Robinhood is certainly not the only financial firm who have been targeted by hackers and they certainly won’t be the last. We live in an age where data and content is being freely offered as “open source” for anyone to use. And the expectation is now that all data should be freely and easily attainable even at the cost of security.
Why is DAS Trader the better option?
During the height of the Covid-19 pandemic, the DAS platform never faltered in its security nor did it have failures in its infrastructure. Even during such a volatile time in the stock markets, our users were able to rely on our software to continue to watch the markets and trade uninterrupted. From early on, DAS invested heavily in its infrastructure and to this day, continues to invest as many resources as possible into ensuring our infrastructure remains robust, secure and as efficient as possible.
Alongside our powerful infrastructure, DAS also ensures that user accounts are secure and our firm operates as a “closed source” environment or rather proprietary controlled environment with only offered access to our trusted partners. This means we carefully vet each and every party who integrates with our technology to ensure that they operate a safe and secure environment and they themselves take strict measure to safe-guard client’s information.
I want to highlight that TD Ameritrade and Interactive Brokers (IBKR) are both great brokers for investors who are looking for a broker that is strong on client security and compliance. IBKR does have the advantage of offering a better environment for direct access trading for retail clients over TD and all the other online brokers in the above list. Please note that TD is not a direct access broker and the orders are executed by their logic and not the DAS platform.

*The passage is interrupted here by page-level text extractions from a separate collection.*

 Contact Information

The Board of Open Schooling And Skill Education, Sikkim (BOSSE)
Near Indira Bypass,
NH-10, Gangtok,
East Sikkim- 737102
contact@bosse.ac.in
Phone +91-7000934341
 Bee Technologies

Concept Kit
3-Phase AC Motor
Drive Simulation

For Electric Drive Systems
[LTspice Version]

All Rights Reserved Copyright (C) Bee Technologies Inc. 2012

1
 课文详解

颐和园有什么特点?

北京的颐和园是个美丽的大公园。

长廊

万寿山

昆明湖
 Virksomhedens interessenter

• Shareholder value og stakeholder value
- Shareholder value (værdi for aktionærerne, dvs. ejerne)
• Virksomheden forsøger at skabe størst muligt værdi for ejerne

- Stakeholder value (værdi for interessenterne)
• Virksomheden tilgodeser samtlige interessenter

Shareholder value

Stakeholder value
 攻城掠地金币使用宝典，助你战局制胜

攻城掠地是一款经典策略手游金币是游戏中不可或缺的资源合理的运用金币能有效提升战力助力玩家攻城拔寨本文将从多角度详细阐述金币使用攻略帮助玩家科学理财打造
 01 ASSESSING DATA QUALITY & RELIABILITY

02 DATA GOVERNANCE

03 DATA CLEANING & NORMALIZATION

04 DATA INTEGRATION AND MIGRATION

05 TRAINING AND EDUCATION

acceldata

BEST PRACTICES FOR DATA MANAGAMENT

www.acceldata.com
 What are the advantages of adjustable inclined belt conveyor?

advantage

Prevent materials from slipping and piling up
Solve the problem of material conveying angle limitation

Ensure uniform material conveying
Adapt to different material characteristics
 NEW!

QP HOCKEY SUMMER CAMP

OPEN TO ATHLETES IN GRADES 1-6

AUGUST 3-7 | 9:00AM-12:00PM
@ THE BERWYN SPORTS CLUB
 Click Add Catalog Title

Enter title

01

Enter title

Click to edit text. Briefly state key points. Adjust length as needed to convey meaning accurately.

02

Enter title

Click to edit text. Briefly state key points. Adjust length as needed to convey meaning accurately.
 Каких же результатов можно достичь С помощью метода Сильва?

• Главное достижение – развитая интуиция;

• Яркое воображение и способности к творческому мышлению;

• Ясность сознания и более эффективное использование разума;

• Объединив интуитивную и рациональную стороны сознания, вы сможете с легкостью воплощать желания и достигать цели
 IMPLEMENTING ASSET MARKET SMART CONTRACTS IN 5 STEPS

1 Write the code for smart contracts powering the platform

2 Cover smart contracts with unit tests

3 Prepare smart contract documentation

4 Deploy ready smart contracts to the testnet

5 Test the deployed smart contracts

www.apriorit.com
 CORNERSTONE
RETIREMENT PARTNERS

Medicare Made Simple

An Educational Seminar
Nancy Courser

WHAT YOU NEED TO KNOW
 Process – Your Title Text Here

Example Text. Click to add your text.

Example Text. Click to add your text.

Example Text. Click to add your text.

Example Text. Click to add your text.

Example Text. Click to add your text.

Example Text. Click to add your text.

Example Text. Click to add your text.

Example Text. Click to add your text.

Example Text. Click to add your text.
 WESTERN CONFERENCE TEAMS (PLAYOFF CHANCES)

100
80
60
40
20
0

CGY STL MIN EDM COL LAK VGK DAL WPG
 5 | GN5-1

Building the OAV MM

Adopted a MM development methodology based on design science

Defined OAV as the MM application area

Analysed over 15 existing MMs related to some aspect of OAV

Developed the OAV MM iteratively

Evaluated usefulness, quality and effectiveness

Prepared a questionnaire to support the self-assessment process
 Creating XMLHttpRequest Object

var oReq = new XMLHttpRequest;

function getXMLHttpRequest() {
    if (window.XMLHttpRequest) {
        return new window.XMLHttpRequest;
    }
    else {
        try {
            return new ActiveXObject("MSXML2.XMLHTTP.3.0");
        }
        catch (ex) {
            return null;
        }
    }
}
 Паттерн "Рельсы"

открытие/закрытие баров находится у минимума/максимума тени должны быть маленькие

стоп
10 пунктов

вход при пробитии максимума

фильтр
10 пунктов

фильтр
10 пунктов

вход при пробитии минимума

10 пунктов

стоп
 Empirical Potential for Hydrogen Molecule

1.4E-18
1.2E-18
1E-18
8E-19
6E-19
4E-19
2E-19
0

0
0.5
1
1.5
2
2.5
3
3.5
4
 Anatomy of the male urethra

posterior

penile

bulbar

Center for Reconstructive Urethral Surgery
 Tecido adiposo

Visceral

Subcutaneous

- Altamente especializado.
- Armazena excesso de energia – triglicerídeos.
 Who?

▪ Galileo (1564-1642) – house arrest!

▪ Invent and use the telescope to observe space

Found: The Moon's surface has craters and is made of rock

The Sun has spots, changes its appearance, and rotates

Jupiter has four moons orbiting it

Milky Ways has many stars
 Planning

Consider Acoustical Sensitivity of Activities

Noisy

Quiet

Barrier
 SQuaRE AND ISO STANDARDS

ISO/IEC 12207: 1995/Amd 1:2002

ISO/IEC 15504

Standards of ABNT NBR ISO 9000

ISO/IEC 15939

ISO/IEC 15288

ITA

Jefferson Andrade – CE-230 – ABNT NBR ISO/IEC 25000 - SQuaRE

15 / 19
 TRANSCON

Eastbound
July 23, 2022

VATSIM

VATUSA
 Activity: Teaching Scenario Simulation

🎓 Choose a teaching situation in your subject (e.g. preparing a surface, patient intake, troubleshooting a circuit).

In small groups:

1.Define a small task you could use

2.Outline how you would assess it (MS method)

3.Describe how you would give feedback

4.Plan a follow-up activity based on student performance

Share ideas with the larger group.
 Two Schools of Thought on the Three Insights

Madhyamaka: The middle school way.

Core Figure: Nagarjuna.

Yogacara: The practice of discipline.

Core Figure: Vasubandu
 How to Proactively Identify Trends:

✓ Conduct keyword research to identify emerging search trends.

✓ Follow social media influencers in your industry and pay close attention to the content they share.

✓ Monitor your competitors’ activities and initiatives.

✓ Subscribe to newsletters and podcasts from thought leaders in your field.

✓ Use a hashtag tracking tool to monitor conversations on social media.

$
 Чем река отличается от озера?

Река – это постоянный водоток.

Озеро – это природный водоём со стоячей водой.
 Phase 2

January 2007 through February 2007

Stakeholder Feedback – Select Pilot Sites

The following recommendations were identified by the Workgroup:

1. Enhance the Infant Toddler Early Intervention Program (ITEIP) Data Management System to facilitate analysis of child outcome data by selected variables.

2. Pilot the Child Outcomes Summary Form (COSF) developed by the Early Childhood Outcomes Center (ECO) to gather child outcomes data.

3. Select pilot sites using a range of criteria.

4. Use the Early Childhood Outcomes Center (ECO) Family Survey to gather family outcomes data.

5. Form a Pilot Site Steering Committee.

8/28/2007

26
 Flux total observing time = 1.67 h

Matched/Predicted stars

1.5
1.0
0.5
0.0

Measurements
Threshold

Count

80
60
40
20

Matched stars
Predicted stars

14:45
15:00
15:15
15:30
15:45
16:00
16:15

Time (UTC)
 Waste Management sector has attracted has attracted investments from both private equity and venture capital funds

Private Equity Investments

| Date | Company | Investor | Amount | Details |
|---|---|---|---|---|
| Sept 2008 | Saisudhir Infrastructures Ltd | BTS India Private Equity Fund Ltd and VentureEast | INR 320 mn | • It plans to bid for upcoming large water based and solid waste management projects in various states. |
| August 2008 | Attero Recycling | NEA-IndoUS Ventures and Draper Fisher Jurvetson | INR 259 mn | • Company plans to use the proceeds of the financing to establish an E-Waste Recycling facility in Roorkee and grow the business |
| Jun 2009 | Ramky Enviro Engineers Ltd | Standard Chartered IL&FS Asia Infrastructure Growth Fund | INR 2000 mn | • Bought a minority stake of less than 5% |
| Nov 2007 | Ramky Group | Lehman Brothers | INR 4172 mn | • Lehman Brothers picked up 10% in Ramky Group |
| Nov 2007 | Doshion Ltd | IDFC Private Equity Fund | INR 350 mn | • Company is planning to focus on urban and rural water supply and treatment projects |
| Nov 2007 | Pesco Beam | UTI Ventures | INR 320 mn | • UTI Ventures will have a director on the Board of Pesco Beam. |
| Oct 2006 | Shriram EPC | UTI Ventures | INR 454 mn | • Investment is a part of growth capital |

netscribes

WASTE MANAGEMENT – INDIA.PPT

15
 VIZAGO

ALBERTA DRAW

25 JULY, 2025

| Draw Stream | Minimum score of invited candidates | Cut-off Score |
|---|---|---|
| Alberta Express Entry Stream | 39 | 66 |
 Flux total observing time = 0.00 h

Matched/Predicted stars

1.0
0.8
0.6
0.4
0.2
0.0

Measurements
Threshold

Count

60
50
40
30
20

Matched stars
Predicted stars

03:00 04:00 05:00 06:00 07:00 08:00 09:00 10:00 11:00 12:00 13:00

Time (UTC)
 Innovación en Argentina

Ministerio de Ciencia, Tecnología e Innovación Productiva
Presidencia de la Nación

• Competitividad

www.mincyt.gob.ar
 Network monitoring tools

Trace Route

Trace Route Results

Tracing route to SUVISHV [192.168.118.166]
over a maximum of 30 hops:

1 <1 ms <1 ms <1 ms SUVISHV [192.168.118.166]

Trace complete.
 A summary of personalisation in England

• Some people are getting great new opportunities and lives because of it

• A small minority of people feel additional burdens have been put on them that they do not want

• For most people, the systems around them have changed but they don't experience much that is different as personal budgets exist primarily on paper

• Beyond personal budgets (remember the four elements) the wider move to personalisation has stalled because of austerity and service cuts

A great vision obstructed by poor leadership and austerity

But the TD and Schwab merger now make them a very serious contender in the online brokerage space when offered with our platform. Here are just a few advantages to using TD Ameritrade via the DAS Trader platform:
- TD Ameritrade is commission free with access to 2 direct routing destinations for limit orders: ARCAL and INETL.
- A real-time clean and reliable market data feed display for stocks, options and fundamentals data.
- Stable and safe trading order entry to the TD Trade matching engine.
- Access to our DAS Trader all-in-one software which bundles tools such as customizable hotkeys/buttons, user accessible Risk control settings, real-time News, Intra-day tick by tick charting and technical analysis, integrated market scanners and markets depth across U.S. stock exchanges.
- High level customer service and software support on-demand during market hours, which is one of the most critical times traders need help.
In conclusion, if you are new to online trading and investing in the U.S. Stock market, you should be looking for more than just free commissions. Having your money at a broker who understands the nuance of the market should be important to you as well as trading in an environment that is safe and reliable.